Quand on parle de magnétisme, on pense souvent à un aimant collé sur la porte du frigo. Mais imaginez un peu un état magnétique qui se modifie à la demande, avec une précision nanométrique, sans émettre de chaleur, et capable d’imiter les synapses du cerveau. C’est exactement ce que vient de démontrer une équipe de chercheurs de l’Universitat Autònoma de Barcelona (UAB) avec leur nouvelle découverte : le “vortion”, ou vortex magéto-ionique.
Jusqu’à présent, modifier l’aimantation d’un matériau à l’échelle nanométrique était une entreprise périlleuse. L’astuce de cette équipe ? Utiliser un champ électrique pour extraire des ions azote, transformant ainsi un matériau initialement non magnétique en un état magnétique entièrement reconfigurable.
Des vortex magnétiques à la carte
Les vortex magnétiques, ces petites structures en spirale qui apparaissent à l’échelle sub-micrométrique, sont déjà bien connues en physique. Mais les contrôler de manière précise et réversible ? C’était jusqu’ici hors de portée.
Avec le “vortion”, on dépasse cette limite. En appliquant un champ électrique, les chercheurs peuvent créer, modifier et supprimer ces vortex dans des nanodots (des structures à l’échelle du nanomètre). Ce qui est encore plus fascinant, c’est que cette manipulation se fait avec une consommation d’énergie réduite au minimum, contrairement aux méthodes traditionnelles utilisant des courants électriques, qui gaspillent de l’énergie sous forme de chaleur.
Vers des ordinateurs inspirés du cerveau
Là où l’affaire devient encore plus intéressante, c’est que cette technologie ouvre la voie à des dispositifs neuromorphiques, c’est-à-dire des circuits électroniques inspirés du fonctionnement du cerveau humain.
Dans notre cerveau, les connexions entre neurones, appelées synapses, ne sont pas statiques : elles se renforcent ou s’affaiblissent en fonction de l’activité. Le “vortion” pourrait jouer ce rôle dans des circuits informatiques en ajustant dynamiquement ses propriétés magnétiques. Ce serait une avancée majeure pour la spintronique et l’intelligence artificielle matérielle.
Une alternative aux méthodes énergivores
Aujourd’hui, les data centers engloutissent une quantité phénoménale d’énergie pour traiter et stocker des informations. Les solutions classiques utilisent des courants électriques pour changer l’état des bits magnétiques, ce qui entraîne un dégagement thermique important.
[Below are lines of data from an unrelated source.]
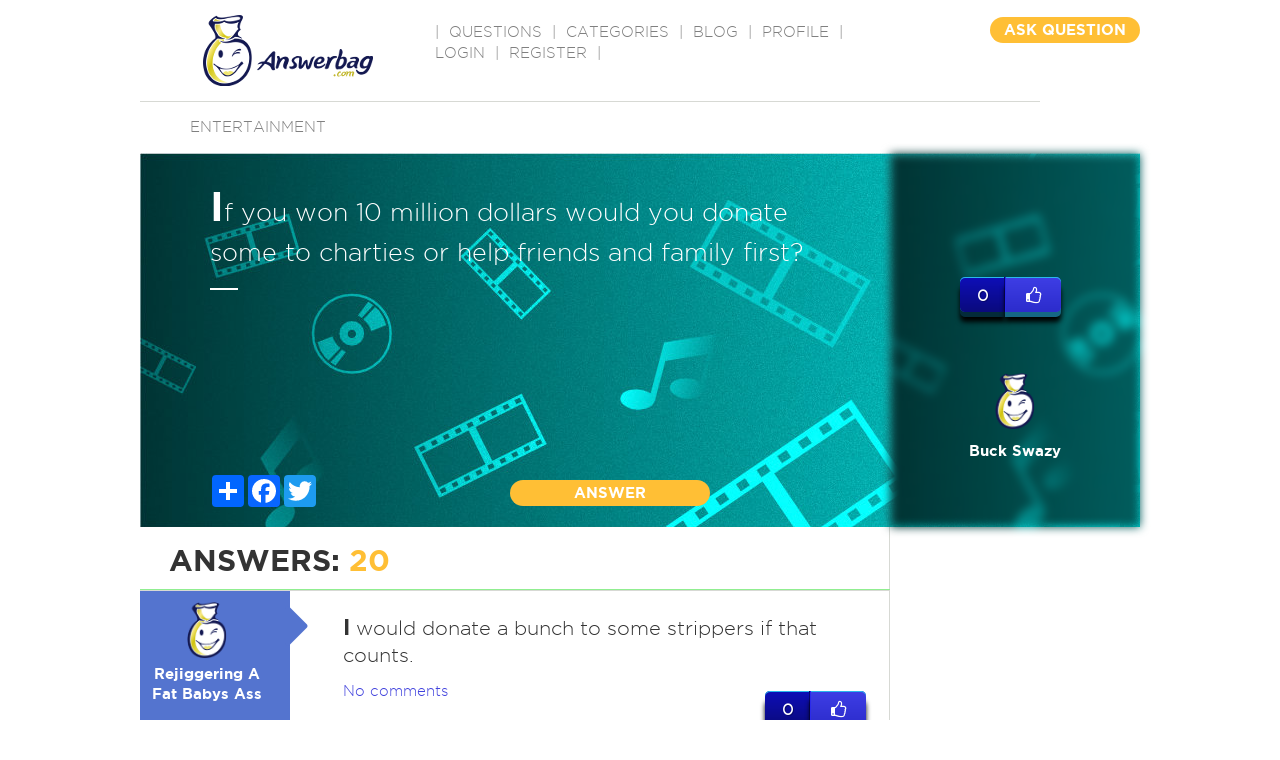

--- FILE ---
content_type: text/html; charset=utf-8
request_url: https://www.google.com/recaptcha/api2/aframe
body_size: -89
content:
<!DOCTYPE HTML><html><head><meta http-equiv="content-type" content="text/html; charset=UTF-8"></head><body><script nonce="Lari8DAwruF-8bE76-1GnQ">/** Anti-fraud and anti-abuse applications only. See google.com/recaptcha */ try{var clients={'sodar':'https://pagead2.googlesyndication.com/pagead/sodar?'};window.addEventListener("message",function(a){try{if(a.source===window.parent){var b=JSON.parse(a.data);var c=clients[b['id']];if(c){var d=document.createElement('img');d.src=c+b['params']+'&rc='+(localStorage.getItem("rc::a")?sessionStorage.getItem("rc::b"):"");window.document.body.appendChild(d);sessionStorage.setItem("rc::e",parseInt(sessionStorage.getItem("rc::e")||0)+1);localStorage.setItem("rc::h",'1769053086560');}}}catch(b){}});window.parent.postMessage("_grecaptcha_ready", "*");}catch(b){}</script></body></html>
Avec le “vortion”, le passage d’un état à un autre se fait par l’application d’une tension électrique et non par un courant, évitant ainsi ces pertes thermiques. Moins d’énergie, moins de chaleur, plus d’efficacité.
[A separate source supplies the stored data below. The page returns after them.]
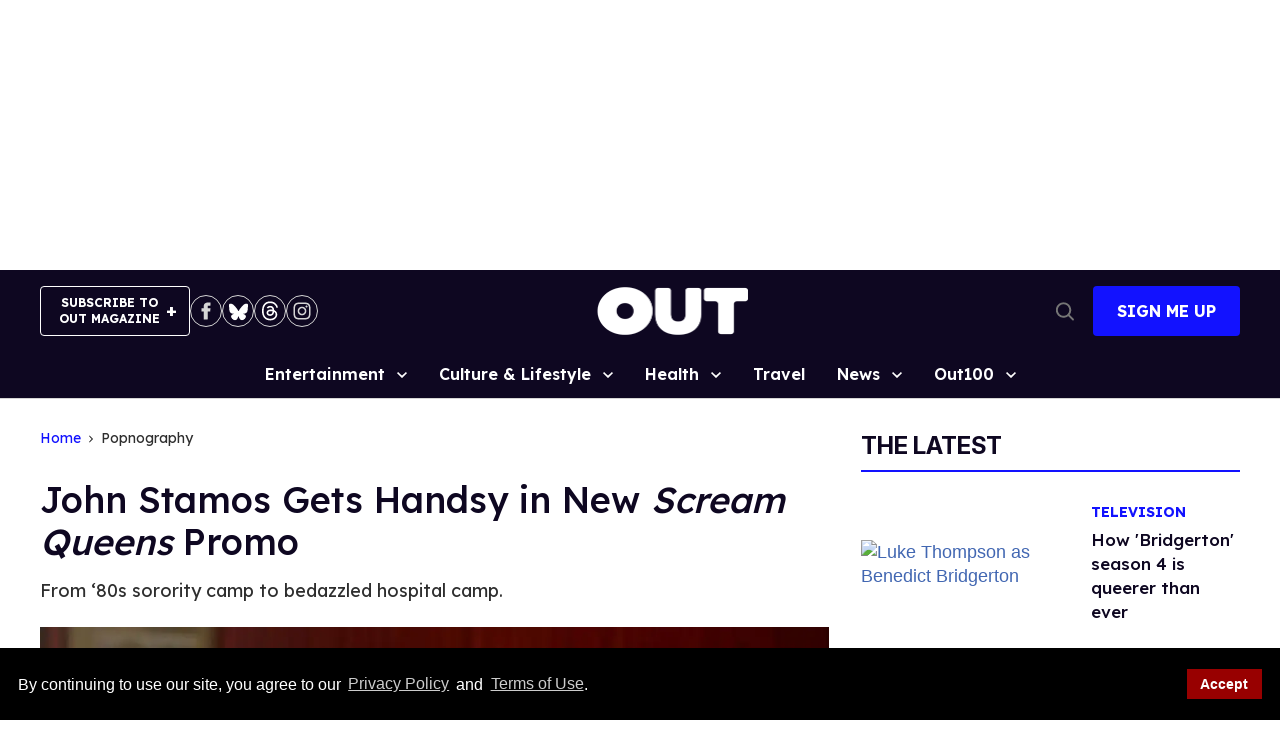

--- FILE ---
content_type: application/javascript; charset=utf-8
request_url: https://fundingchoicesmessages.google.com/f/AGSKWxVZgqLn_q-2izdEj-LilLIONd4fzyw5guQ0Pyq43w-XquXyZmicrmKtS0k6lY4XNzGV2HysVP6UOYVguhe7JKI6tBFtHug9gzhJDfnVwKBazSadaqbx6usiZ7yIkiQ_1UpvWiEa2c2nXjzxGU-qSpnALQ8F7nRnwLgVxjo4zjXU1zUljoFFhpjMsLQt/_/na.ads./dfp_overlay./advertisements?/ads-arc./addatasandbox?
body_size: -1289
content:
window['ca7402d4-97f7-4f30-8d05-495ec4c9b219'] = true;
Un futur rempli de possibilités
Outre le stockage et le traitement de l’information, les “vortions” pourraient être exploités pour d’autres applications innovantes :
- Spintronique et calcul analogique, en proposant des composants plus flexibles et adaptatifs.
- Thérapies médicales, comme la manipulation magnétique de nanoparticules pour cibler des cellules cancéreuses.
- Systèmes de sécurité, en créant des dispositifs dont les propriétés peuvent être reconfigurées à la demande.
- Magnonics, un domaine où les ondes de spin remplaceraient les électrons pour le transport d’information.
L’équipe de l’UAB, dirigée par Jordi Sort et comprenant Irena Spasojević, Aleix Barrera, Anna Palau, ainsi que des chercheurs d’institutions en Italie et aux États-Unis, a publié ces résultats dans la revue Nature Communications. Ce projet bénéficie d’un soutien du Conseil européen de la recherche.
Résumé
- Une équipe de chercheurs de l’UAB a mis au point un nouvel état magnétique, le “vortion”.
- Ce phénomène repose sur l’extraction d’ions azote par un champ électrique, sans courant.
- Il permet de créer, modifier et supprimer des vortex magnétiques à la demande.
- Cette avancée réduit drastiquement la consommation d’énergie des dispositifs.
- Le “vortion” pourrait servir de synapse artificielle pour des ordinateurs neuromorphiques.
- Il ouvre des perspectives dans des domaines tels que la spintronique, la médecine et la sécurité des données.
- Les résultats ont été publiés dans Nature Communications, avec le soutien du Conseil européen de la recherche.